▶ **TASK GOAL**: Using the data below, restate exactly every line from the one with "Stock Picture of" up to and including the one with "Barnarbete inom fiskeindustrin". No picture belongs in it.

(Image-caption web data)
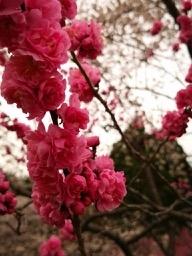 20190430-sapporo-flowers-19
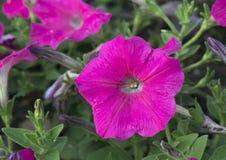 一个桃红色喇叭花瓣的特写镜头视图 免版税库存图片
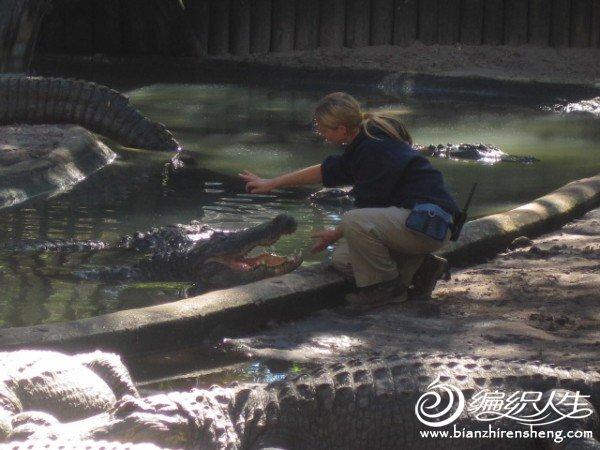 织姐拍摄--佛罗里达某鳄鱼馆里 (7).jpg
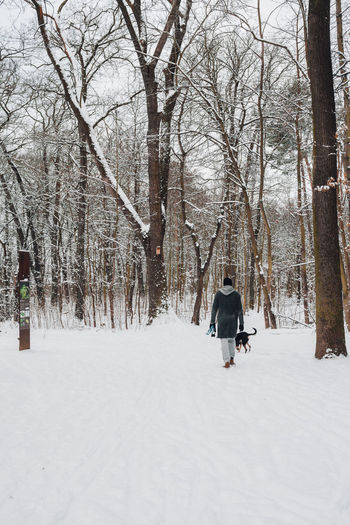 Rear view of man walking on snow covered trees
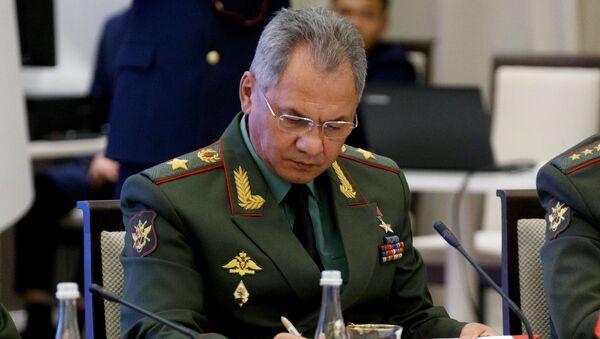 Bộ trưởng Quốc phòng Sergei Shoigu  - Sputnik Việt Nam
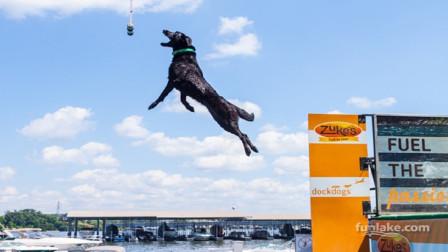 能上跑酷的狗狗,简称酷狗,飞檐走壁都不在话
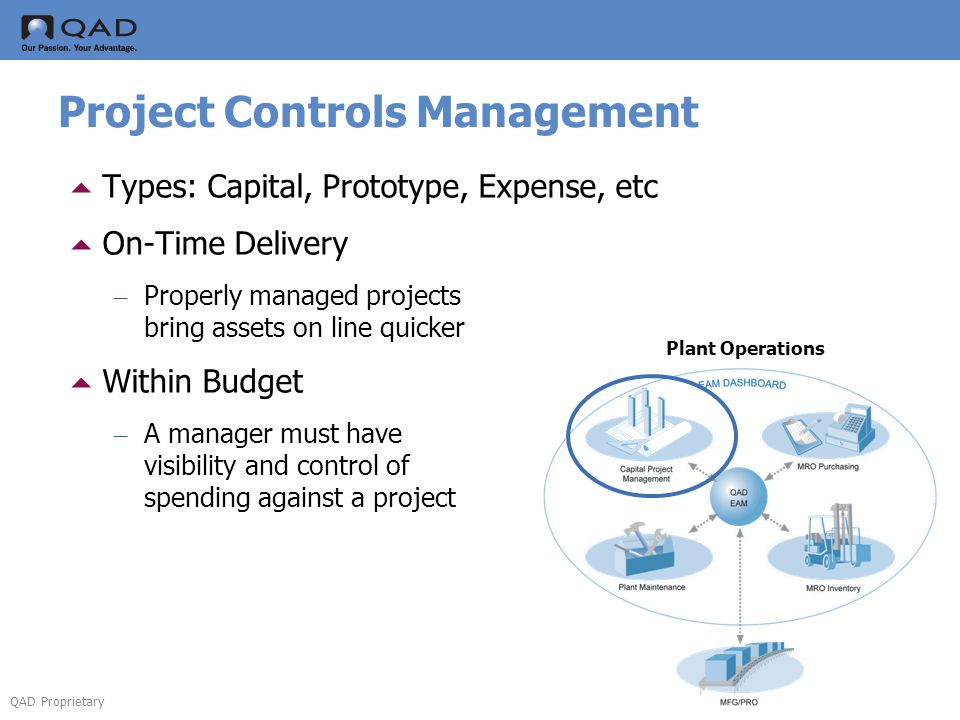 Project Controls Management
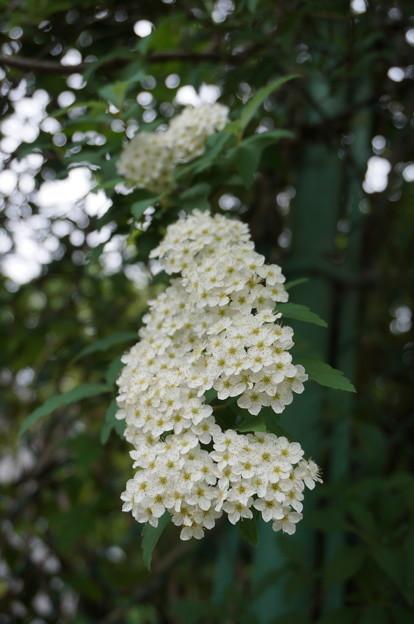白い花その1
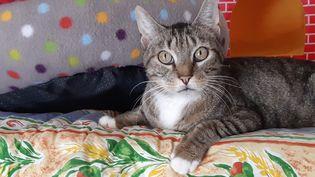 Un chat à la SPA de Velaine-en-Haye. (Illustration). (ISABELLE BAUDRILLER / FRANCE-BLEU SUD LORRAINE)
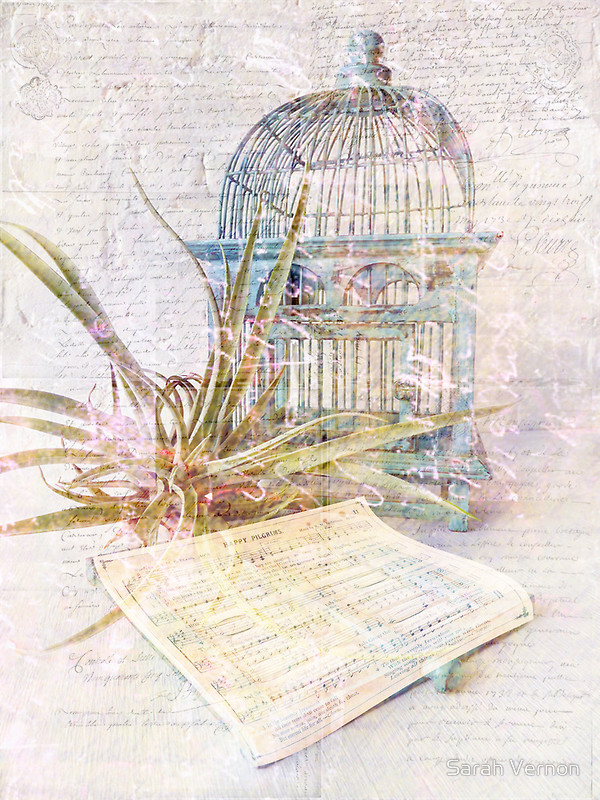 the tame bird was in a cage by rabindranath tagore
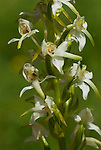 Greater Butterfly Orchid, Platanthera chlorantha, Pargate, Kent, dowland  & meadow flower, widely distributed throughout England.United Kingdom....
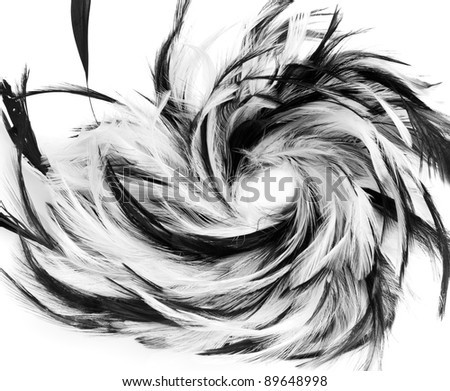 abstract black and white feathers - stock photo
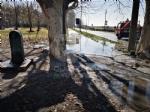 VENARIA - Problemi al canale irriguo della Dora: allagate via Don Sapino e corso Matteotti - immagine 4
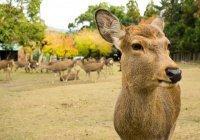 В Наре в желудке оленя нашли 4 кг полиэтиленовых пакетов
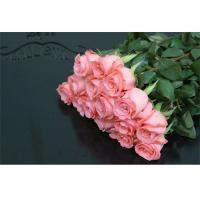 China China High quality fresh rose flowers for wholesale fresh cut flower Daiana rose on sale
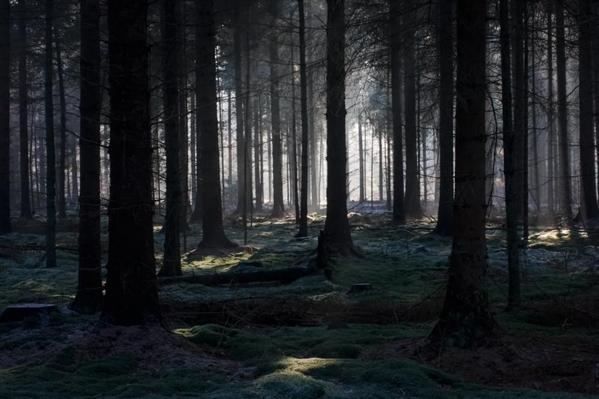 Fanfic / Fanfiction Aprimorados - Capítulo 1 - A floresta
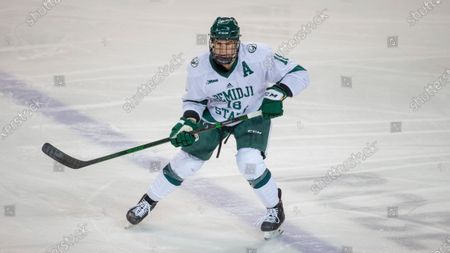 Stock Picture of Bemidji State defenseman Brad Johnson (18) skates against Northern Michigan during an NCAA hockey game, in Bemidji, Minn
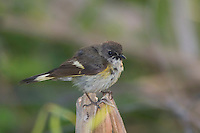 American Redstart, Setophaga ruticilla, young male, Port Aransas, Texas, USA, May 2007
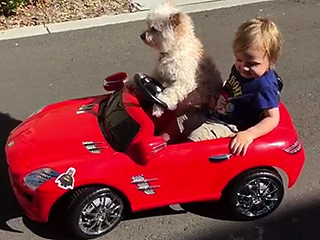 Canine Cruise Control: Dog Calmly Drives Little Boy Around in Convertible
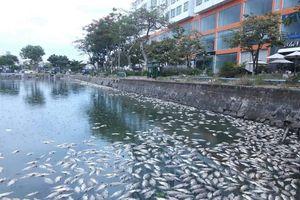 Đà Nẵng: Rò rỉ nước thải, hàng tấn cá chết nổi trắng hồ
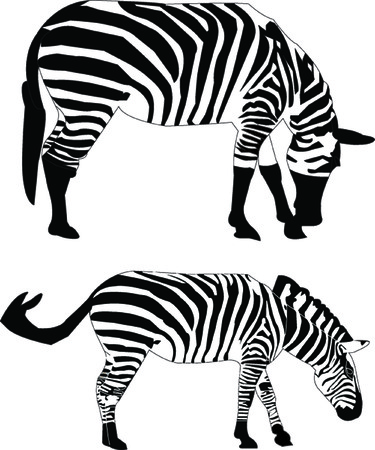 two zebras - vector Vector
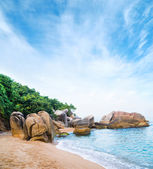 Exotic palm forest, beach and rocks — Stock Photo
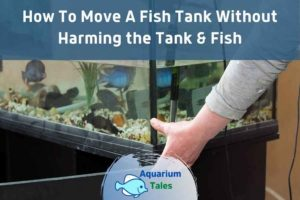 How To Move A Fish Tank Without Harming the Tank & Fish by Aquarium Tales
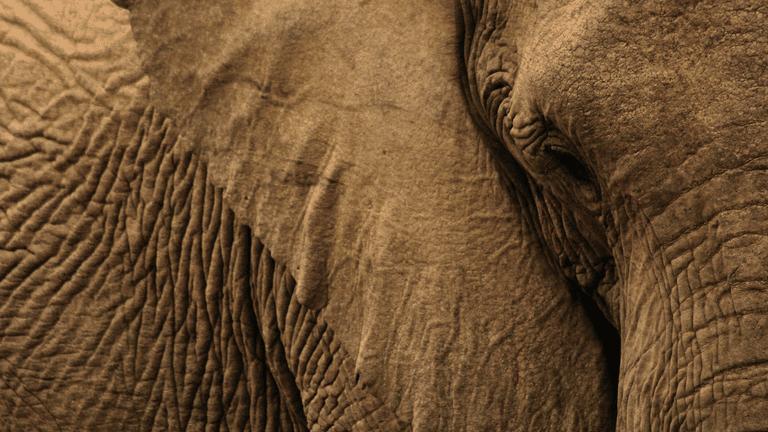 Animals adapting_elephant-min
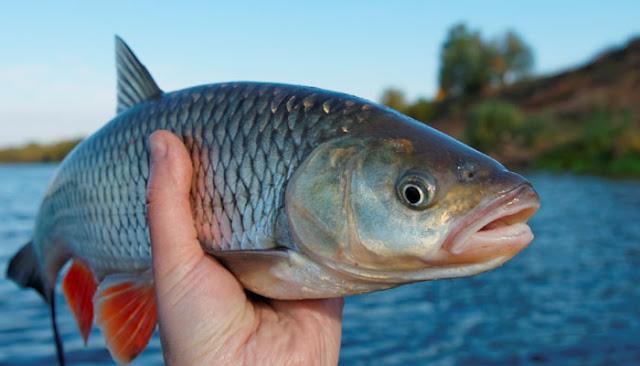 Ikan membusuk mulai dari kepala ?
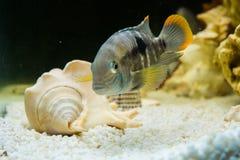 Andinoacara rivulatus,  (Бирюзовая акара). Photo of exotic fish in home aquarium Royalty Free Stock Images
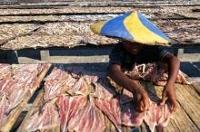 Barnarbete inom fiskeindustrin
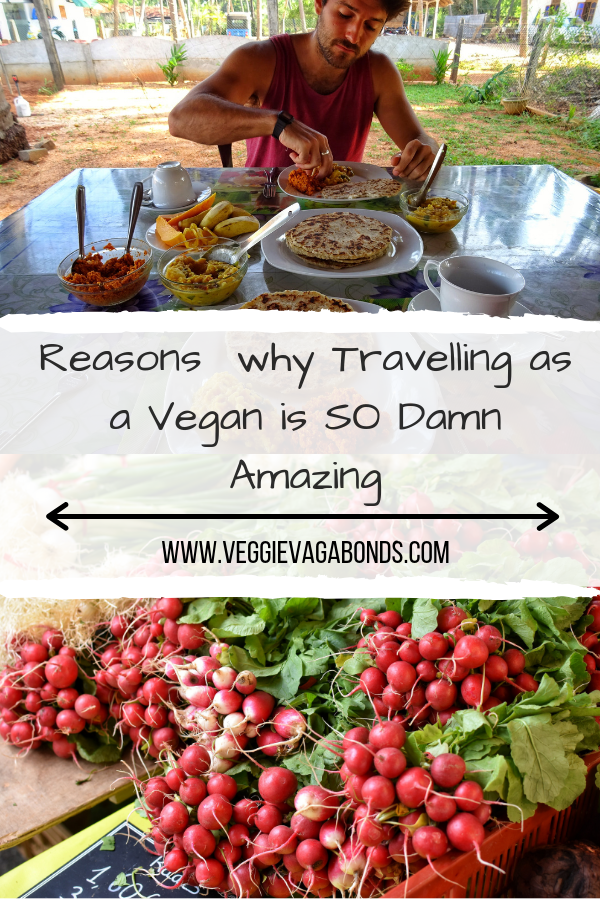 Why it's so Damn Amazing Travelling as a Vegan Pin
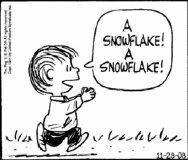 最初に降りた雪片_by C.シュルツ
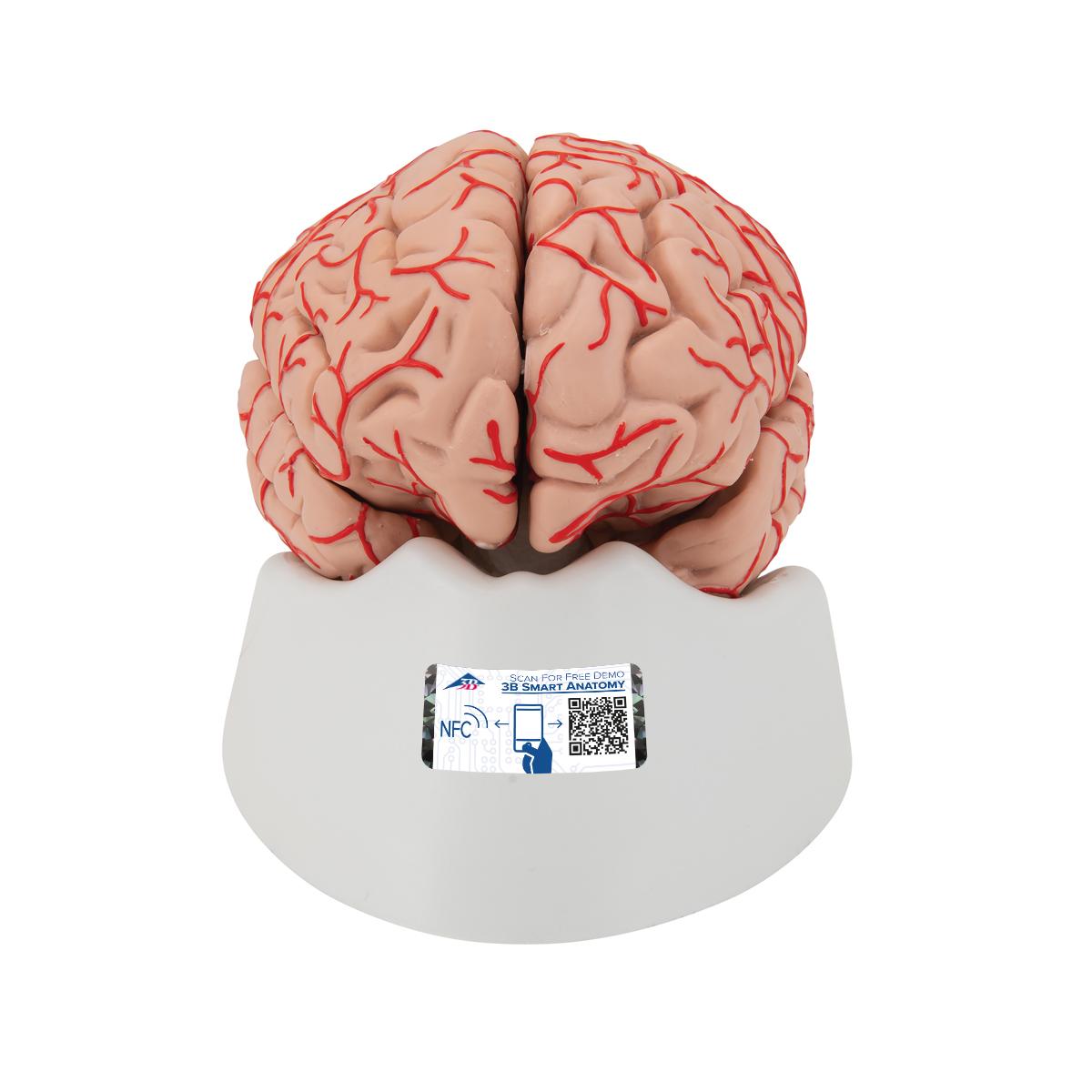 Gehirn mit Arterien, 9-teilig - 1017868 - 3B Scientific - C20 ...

▶ **WRITTEN ANSWER**:
 Stock Picture of Bemidji State defenseman Brad Johnson (18) skates against Northern Michigan during an NCAA hockey game, in Bemidji, Minn
 American Redstart, Setophaga ruticilla, young male, Port Aransas, Texas, USA, May 2007
 Canine Cruise Control: Dog Calmly Drives Little Boy Around in Convertible
 Đà Nẵng: Rò rỉ nước thải, hàng tấn cá chết nổi trắng hồ
 two zebras - vector Vector
 Exotic palm forest, beach and rocks — Stock Photo
 How To Move A Fish Tank Without Harming the Tank & Fish by Aquarium Tales
 Animals adapting_elephant-min
 Ikan membusuk mulai dari kepala ?
 Andinoacara rivulatus,  (Бирюзовая акара). Photo of exotic fish in home aquarium Royalty Free Stock Images
 Barnarbete inom fiskeindustrin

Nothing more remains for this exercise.